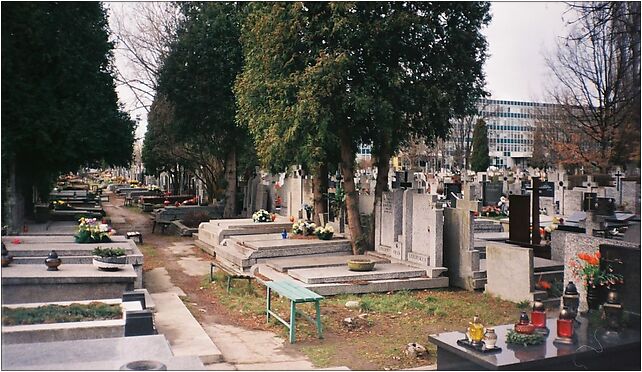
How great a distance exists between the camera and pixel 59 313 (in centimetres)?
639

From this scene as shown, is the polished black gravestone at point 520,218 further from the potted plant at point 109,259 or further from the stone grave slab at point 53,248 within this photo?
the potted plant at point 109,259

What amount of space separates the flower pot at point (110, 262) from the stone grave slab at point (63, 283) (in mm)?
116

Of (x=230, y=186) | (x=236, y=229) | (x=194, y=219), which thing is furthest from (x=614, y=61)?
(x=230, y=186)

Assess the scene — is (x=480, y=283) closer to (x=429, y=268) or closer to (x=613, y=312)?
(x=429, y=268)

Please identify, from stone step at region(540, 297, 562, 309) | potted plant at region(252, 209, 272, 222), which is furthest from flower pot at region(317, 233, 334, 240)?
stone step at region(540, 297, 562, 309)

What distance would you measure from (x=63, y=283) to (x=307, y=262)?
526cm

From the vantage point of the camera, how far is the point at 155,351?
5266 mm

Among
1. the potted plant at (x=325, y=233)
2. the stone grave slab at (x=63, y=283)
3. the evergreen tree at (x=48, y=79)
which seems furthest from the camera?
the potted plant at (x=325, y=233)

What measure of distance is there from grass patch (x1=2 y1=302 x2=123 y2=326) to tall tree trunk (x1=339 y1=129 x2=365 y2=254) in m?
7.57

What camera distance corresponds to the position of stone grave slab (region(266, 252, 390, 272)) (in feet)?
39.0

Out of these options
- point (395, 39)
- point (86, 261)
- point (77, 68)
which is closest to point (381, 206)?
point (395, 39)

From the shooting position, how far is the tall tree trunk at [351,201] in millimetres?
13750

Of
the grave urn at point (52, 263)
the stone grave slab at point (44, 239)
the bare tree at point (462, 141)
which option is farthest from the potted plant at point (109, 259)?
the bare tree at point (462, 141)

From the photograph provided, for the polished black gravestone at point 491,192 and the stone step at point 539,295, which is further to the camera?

________________________________________

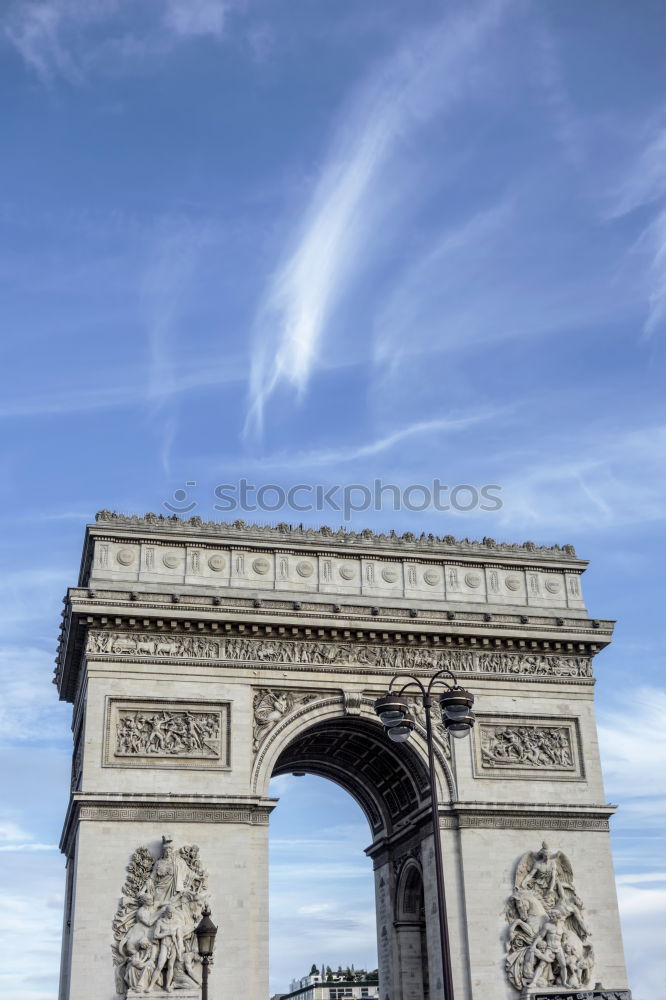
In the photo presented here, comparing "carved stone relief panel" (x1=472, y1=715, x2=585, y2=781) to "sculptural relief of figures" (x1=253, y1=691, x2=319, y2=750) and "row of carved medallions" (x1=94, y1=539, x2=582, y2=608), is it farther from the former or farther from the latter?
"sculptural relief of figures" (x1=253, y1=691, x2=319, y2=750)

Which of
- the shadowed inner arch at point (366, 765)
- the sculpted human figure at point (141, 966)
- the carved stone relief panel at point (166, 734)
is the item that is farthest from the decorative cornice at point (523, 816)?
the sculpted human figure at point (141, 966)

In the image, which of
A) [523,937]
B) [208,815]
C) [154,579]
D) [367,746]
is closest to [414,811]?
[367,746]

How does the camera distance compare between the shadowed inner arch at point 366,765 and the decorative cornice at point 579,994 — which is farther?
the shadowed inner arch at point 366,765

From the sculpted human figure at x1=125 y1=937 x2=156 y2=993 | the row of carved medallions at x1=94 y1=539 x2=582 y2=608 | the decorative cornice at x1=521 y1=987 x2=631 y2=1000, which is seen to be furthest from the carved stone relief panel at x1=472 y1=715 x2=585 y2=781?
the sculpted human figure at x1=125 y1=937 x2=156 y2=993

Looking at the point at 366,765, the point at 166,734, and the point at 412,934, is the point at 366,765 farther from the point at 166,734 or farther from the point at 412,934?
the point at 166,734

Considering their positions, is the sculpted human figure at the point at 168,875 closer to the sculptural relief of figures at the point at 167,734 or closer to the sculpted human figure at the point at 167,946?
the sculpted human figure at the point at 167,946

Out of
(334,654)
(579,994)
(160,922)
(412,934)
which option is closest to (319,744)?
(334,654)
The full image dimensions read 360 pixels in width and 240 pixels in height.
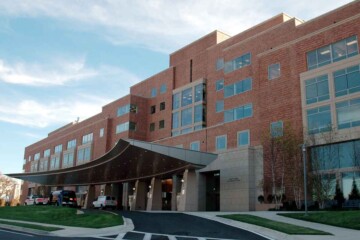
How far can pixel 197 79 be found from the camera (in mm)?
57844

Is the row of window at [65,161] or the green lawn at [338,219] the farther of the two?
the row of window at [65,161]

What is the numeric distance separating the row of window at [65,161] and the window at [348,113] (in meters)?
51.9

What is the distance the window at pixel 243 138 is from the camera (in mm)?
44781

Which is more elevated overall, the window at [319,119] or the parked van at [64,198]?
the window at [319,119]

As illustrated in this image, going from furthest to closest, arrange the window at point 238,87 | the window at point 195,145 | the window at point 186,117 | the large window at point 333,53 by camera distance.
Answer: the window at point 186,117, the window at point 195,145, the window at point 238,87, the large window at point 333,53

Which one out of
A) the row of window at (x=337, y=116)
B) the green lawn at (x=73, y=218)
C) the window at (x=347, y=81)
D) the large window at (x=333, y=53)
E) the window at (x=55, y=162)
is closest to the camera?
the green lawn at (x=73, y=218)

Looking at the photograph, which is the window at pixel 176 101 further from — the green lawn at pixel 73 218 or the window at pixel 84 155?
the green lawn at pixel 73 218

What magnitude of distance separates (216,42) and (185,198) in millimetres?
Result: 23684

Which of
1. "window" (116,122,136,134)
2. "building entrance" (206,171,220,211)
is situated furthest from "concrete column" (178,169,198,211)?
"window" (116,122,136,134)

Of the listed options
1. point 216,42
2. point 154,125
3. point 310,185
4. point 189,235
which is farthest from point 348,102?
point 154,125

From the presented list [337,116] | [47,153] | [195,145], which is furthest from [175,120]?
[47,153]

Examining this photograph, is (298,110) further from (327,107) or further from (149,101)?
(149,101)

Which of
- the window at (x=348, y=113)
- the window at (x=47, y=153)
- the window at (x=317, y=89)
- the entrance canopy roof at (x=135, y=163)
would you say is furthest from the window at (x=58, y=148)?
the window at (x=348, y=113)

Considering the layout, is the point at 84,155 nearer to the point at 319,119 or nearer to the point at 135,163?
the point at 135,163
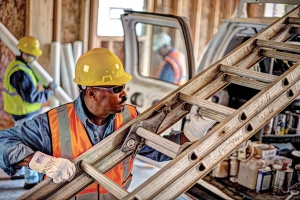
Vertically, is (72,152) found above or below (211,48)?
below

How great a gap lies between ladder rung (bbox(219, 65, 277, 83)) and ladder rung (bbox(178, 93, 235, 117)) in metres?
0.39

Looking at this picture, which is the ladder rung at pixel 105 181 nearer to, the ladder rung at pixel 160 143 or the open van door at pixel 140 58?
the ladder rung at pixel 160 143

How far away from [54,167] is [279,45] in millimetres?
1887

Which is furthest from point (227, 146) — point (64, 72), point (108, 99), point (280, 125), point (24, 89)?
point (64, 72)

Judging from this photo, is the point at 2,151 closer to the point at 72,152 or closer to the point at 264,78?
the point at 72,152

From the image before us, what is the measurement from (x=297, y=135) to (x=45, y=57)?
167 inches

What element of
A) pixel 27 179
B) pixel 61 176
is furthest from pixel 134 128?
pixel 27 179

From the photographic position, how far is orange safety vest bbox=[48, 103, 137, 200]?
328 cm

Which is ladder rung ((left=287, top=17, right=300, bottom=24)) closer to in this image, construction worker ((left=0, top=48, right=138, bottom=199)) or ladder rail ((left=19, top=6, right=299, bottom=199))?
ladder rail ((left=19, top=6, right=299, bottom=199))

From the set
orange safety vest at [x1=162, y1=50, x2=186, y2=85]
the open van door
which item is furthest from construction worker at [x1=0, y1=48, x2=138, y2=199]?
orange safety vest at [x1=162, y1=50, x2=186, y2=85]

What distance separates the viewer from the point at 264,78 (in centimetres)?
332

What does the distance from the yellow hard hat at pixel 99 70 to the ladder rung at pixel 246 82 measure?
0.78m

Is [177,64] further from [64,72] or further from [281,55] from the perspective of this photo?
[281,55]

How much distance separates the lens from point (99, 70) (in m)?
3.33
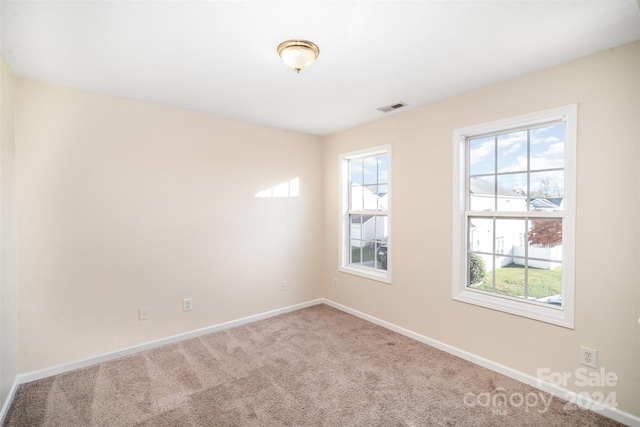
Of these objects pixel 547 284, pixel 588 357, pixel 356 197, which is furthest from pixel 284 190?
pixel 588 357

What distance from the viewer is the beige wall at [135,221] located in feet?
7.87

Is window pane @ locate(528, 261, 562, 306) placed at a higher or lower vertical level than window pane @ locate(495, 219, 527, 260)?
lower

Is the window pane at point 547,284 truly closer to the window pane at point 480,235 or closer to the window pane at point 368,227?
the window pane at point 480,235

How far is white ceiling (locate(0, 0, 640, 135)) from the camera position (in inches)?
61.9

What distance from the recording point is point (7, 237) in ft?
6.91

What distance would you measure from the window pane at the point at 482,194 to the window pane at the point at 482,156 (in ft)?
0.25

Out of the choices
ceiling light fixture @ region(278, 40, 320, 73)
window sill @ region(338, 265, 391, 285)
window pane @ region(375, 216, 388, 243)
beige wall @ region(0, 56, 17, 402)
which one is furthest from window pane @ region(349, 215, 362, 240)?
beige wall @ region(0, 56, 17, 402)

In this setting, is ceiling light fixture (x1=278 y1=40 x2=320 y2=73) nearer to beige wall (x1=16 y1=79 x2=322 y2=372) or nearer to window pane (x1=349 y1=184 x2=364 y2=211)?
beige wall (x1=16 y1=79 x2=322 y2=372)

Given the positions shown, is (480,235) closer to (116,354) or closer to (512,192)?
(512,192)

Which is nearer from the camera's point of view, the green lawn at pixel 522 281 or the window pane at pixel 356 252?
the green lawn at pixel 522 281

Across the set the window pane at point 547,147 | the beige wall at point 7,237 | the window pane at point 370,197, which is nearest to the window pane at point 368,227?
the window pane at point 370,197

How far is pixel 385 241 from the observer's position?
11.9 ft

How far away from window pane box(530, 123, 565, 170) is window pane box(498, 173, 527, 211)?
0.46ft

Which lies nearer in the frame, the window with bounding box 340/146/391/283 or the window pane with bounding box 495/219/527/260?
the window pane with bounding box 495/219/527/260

________________________________________

- _Task statement_: Count how many lines in the material above contain the string "bbox", treating uppercase and lowercase as different, and give only that number.

- _Answer in full_: 2